そう言えば見当たらない……どこにいるんだ?




その時、霧の中から黒い影が飛び出してきた。




「グリオン! ユウリナ様!」




グリオンは機能を停止したユウリナを咥えていた。




「よくやった、グリオン!」




ミルコップたちは歓喜した。




「大丈夫でしょうか、ユウリナ様……」




部下の声にミルコップは




「機械人は不死身だ。心配するな」と答えた。




「どうしますか? ナナミアの救出に行きますか?」




ディアゴたちはまだ戦意を失っていない。




「ああ、もちろんだ。敵は西方面に……」




『将軍! 西の街道から敵軍です! おそらくパルセニア帝国の軍勢です!』




監視部隊の隊長から通信が入った。




「……ちぃ、こんな時に……」




誰もが顔をしかめた時




『ミルコップ、オスカーだ』




と通信が入った。




『オスカー様!』




『一部始終を見ていた。
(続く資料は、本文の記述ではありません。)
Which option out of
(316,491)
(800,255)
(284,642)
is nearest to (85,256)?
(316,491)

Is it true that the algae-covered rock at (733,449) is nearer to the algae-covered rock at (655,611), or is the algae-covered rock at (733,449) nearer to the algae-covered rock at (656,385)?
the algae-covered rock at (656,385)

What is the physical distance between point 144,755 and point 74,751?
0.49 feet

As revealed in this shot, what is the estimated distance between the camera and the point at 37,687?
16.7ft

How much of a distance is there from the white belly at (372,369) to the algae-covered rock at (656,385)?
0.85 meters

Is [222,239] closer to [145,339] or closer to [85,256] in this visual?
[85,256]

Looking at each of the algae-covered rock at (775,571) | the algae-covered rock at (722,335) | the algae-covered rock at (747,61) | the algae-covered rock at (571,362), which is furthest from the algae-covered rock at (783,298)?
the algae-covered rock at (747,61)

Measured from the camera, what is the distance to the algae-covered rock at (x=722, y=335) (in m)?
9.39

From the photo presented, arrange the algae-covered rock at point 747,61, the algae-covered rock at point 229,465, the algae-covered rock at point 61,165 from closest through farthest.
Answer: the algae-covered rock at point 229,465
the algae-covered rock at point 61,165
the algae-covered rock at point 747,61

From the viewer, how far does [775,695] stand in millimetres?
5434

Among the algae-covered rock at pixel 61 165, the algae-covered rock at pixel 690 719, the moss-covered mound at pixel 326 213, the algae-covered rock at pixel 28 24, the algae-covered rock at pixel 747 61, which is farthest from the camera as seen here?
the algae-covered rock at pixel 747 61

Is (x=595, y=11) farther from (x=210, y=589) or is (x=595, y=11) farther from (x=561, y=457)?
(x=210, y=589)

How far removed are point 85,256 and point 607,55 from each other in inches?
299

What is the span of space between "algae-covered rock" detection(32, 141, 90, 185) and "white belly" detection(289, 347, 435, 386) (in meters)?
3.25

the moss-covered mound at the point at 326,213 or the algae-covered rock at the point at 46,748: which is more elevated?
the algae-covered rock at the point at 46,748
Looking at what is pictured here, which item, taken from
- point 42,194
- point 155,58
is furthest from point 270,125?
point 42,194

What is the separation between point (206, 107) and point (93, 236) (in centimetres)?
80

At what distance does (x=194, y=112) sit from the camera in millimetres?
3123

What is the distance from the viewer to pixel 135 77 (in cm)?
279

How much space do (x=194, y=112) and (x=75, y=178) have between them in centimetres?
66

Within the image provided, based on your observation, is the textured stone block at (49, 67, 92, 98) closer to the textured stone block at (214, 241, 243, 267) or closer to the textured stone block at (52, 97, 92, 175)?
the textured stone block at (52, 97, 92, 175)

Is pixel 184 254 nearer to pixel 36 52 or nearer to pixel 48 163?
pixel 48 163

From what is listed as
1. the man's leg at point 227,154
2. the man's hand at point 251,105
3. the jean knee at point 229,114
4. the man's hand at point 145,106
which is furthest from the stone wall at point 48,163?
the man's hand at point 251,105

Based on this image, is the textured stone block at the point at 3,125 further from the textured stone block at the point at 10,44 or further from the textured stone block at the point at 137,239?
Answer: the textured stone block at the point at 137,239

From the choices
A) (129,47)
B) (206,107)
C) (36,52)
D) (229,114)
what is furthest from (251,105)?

そちらの事情は把握している。




その魔獣には敵わない、撤退しろ。こちらが対策を練る。




ご苦労だった』




『……了解……しました』




ミルコップは不服ながらも了承した。




『……ユウリナの機械蜂を数体ギバ軍につけた。




これで情報は得られる。ナナミア・ギークの救出はまた次回だ。




今度は俺も参加する。必ず助け出そう』




『……オスカー様……ありがたきお言葉……』




我が君主はちゃんと考えて下さっている。




ミルコップは少しでも不満を感じたことを後悔した。




「撤収だ! キトゥルセンに帰還する!」




もうすぐ夜明けが訪れる……。




紫色に染まった空の下、ミルコップ軍は北へ向けて移動を開始した。